Tell you what, if I die before you then you can have my body, give you all the opportunity to see me again that you could ask for. Sure, I'd love to see you too, and not only you but a whole trainload of people I've enjoyed in my own way, but also every morning I wake up and see my robes and almsbowl and give a cheery wave and say 'Hi there, friend', and I just couldn't face the prospect of parting from my dearly beloved (not to mention loving my dearly departed). Of course, you'd always be welcome to hop out here and join me -- if your brotherly twinge can ever find its way outside those big black parentheses, that is -- and I'd even be willing to arrange for some robes, a bowl, and a stump in the woods. But maybe your nearly departed, the ever-departing HMV, might object as vociferously to your departure as my nearly parted robes (oy, have they got patches -- but the rains-retreat ends in a few weeks and next month I get a new one, wot cheer) object silently to the thought of mine. So here I sits.
You'd like some local color for what disappeared down my black hole? Mauve, magenta, burgandy, chartreuse? We got 'em all. But which one fits into a book you ain't writ yet I couldn't say. So instead of sending you a lot of paint buckets which you might not even be able to use at all, would it not, pray, be better if you sent your quasi-historical rag to me and then let me suggest where specific touches of specific shades might go well? I'll be a sort of interior decorator. (I've always fancied starting a firm called Sky Ghost Writing Services.) Send me your novels, your poems, your essays and potboilers, I'll turn them into spiffy scenes you'd be proud to have your friends in for dinner parties. Meanwhile, back at the typer, I think your idea of a novel about the famine in Ethiopia has to be a sure-fire winner provided that you write it as a well-ordered garden rather than as a dense, impenetrable jungle. Publishers just are not handy with machetes or pruning shears, and tend to fear meeting up with a libelous lion who has become a publisher-eater.

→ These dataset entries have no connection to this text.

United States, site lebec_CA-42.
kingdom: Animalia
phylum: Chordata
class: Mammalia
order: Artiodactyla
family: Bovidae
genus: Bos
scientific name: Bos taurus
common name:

I'm not the sort to attack dying people, even though we're all dying, where the devil else you think we're heading, particularly when they're as busy dying as old HMV seems to be these last years, but he seems to have latched on to the peculiar notion that somewhere or somehow the Buddha teaches the Truth, and he seem to have the further notion that there ain't no such thing. Well, if that's his truth... But actually, I'm not aware of anyplace in the Pali Suttas where the Buddha makes any such suggestion (though all sorts of people, starting probably with Nagasena, make that claim on his behalf). He claims to teach something quite different from Truth, or so I read it, so the question of how messy the universe is actually misses the point. The point is that man is perpetually unhappy with the, as he sees it, mess, and is always trying to neaten it up, which as HMV says is poetry. But what the Buddha says is that all this ordering of the universe to be other than it is, poetic as it may be, is just dukkha;. To give up dukkha you have to see that to give up dukkha you have to give up poetry. I'd like to see you nuke that one rhyme. Whatever ol' buddy HMV sees in the Buddha is all in the eye of the beholder. It's not a question of how much can be or cannot be known, but of how much can be or cannot be groan. Like nearly everyone, HMV seems to be doing his best to miss the point. But since HMV thinks the Buddha is finally poetry (or the poetry of no poetry), then I'm very pleased to know he's not a Buddhist. I'm not either (as Stan Laurel once remarked).
Ven. Dukkha 
 In Worthy Bones, HMV was the representative of the English 'collector', Sir Makepeace Gravenhenge (SMG), who, perhaps, 'more than represented him' and hired Mohel to pinch the Buddha's bones; he was also the author of the novel and now and then in his dotage dashes off notes of bone—dry humor to former agents and godknows who else.
 In Worthy Bones, Ven. Dukkha (Pali: un-satisfaction) was the Buddhist Patriarch of the island of Samadhi and possessor of the relics. In the original draft he was called Ven. Tanha (Pali; desire, craving).